TASK TO COMPLETE: Please rewrite everything from the line containing "Out of the choices" down to the end of the records, requests included, with every coordinate, bounding-box value and distance in the answers multiplied by 1.15 and rounded to its original number of decimals, halves rounded up. Leave the pictures out of your output.

(Extracted data entries)
============================================================
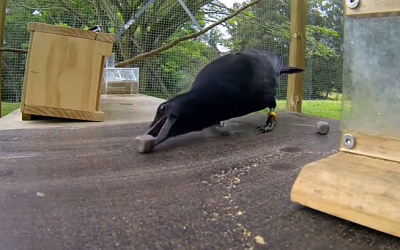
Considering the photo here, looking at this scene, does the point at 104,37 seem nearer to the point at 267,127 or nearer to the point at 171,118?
the point at 171,118

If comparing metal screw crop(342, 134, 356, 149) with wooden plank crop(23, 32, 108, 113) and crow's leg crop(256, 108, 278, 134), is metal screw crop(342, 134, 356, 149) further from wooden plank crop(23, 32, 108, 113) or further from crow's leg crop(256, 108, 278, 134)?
wooden plank crop(23, 32, 108, 113)

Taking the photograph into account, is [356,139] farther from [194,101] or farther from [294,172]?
[194,101]

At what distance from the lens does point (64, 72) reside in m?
1.11

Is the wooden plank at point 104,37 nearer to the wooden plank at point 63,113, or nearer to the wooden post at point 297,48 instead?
the wooden plank at point 63,113

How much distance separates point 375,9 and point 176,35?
270 centimetres

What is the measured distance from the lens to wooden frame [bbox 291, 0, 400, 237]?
0.35m

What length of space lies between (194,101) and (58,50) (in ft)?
1.71

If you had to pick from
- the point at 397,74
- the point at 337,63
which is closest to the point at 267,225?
the point at 397,74

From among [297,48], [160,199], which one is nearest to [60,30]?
[160,199]

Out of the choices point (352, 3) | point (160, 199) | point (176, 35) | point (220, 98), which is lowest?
point (160, 199)

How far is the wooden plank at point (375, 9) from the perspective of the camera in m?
0.39

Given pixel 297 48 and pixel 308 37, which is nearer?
pixel 297 48

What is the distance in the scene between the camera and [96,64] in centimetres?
115

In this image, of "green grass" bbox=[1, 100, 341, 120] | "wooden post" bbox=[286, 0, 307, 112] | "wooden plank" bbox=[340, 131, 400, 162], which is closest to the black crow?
"wooden plank" bbox=[340, 131, 400, 162]
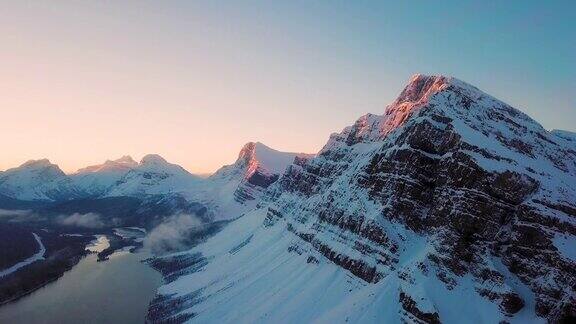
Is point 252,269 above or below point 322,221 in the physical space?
below

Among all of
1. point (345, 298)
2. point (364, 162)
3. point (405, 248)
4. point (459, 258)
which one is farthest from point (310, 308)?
point (364, 162)

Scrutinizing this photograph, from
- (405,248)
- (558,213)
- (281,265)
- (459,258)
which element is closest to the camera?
============================================================
RESPONSE:
Out of the choices point (352, 3) | point (160, 199) | point (176, 35) | point (220, 98), which is lowest?
point (184, 229)

How far is the wooden plank at point (375, 9) from the perspective of the camera in m?
0.45

Given pixel 297 48 and pixel 308 37, which is nearer?
pixel 342 55

What is the distance in the scene between the camera and [96,64] in centimetres?
132

In this image, of "green grass" bbox=[1, 100, 341, 120] | "wooden post" bbox=[286, 0, 307, 112] | "wooden plank" bbox=[340, 131, 400, 162], which is closest to the black crow?
"wooden plank" bbox=[391, 151, 460, 186]
Is point 252,269 above or below point 322,221 in the physical space?
below

Among all of
1. point (345, 298)
2. point (364, 162)
3. point (405, 248)
4. point (459, 258)
which one is farthest from point (310, 308)?
point (419, 186)

Scrutinizing this photograph, from
- (405,248)
- (558,213)
- (281,265)
- (459,258)
which element is closest to the camera?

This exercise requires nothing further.